Forget the plot. Just swim in the tides of the Indian classical notes-based music, the repeated invocation of 'shlokas' and 'mantras' (Sanskrit hymns), the scriptural references especially to the Mahabharata (Hindu epic).... all packaged in an exquisitely irresistible ethnicity.

And then there is Isha Sharvani.... Grace-personified as she twirls and pirouettes in yogic classical postures on mud-caked floors and from atop trees. Though this newcomer doesn't have much scope to act, Ghai makes superb use of Sharvani's extraordinary dancing abilities.

Make no mistake, this is the story of 'forbidden' love between an Indian villager Kisna (Oberoi) and the British daughter Catherine (Antonia Bernarth) of a tyrannical British ruler. Their escape from the fires of the partition in 1947, their journey through strife-torn hinterland, their grand passion (symbolised rather broadly by the trot of two horses one black the other white) and their determination to overcome the brutal prejudices that divide the two sides, form an arresting collage of meditative melody-driven episodes, all shot with a grace that's epitomized by Sharvani's tempestuously twirling toes.

You really can't take your eyes off Ghai's lyrical frames. The way he shoots his characters against fast-flowing rivers and imposing yet misty and mellow mountains, creates a synthesis between nature and its most misguided creation, man.

The director has a canny sense of proportion vis a vis character and location. He allows his lovers to grow in a glow of gloriously conceived sequences.

It's only when the dreaded formulistic designs take over that the film's sheen wears off. Superfluous grotesque characters such as the one played by Amrish Puri and a whole inane and wimpish chunk featuring Om Puri and Sushmita Sen as a Hyderabadi middleman and a pseudo-philosophical 'tawaif' (nautch girl) diminish the narrative's rugged and smooth flow.

The first-half where we see the protagonist as a poet is shot in dusky orange shades. In the second-half when Kisna turns aggressive and war-like to protect his British beloved from the blizzard of butchery, the narrative complexion turns shades less romantic.

Flamboyant or rusty, Ghai knows how to tell an engaging story. The music of ambrosial sensuality (composed by A. R Rahman and Ismail Durbar) and the performances add deep compelling shades to an otherwise-routine romantic triangle featuring the villager, the 'gori mem saab' and the jealous village girl.

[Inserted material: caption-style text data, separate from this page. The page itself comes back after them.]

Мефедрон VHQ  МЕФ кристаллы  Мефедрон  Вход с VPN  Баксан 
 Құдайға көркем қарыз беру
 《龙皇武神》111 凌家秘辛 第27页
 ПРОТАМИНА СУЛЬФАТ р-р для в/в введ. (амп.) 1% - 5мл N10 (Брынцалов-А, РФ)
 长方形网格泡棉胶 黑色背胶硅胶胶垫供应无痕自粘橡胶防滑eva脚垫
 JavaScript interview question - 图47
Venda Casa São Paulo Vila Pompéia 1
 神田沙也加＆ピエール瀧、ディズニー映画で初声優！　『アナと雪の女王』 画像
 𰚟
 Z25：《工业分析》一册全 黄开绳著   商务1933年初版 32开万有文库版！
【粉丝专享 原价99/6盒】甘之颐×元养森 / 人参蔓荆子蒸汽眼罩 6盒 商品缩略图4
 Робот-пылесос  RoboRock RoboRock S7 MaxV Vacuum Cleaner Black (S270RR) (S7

The romance across historical-cultural dividing lines may sound like a replication of Ashutosh Gowariker. It's in the way that Ghai has framed the triangle and shot the film through free-flowing wind-swept vistas that make "Kisna" look not only picture-perfect but also heart-felt.

The performances are synchronized with the melody of subtle scents and supple grace. The two debutant actresses, almost replicating the Paro-Chandramukhi axis in "Devdas", do their parts with nimble conviction. Vivek Oberoi's performance is mellow and deep, filled with gestures and nuances that need careful viewing.

It isn't a flamboyant part but a hugely heroic one. He performs it with understated ruggedness, and comes out in a burst of dramatic self-assertion in the expertly staged physical confrontation with his screen brother Yashpal Sharma in the forest.

Two surprisingly engaging cameos come from Hrishita Bhatt and the old Ghai protégé Vivek Mushran, specially the former.

Fortunately the foliage of flamboyancy never conceals the film's marked propensity to punctuate the periodicity with a designer-lyricism.

"Kisna" works as a deftly embroidered piece of period-art. It doesn't have too many layerings of emotions. But the drama swims just beneath 'see' level with casual grace. Though there are blind spots in the patriotic pastiche, those are dissipated by the light of the creator's vision, which never disappoint the drama.

"Kisna" is the kind of roomy spectacle that creates lovely spaces without forgetting its reason for existence. You can't take your eyes off the grace, rhythm and melody. They are just too inviting to be rejected.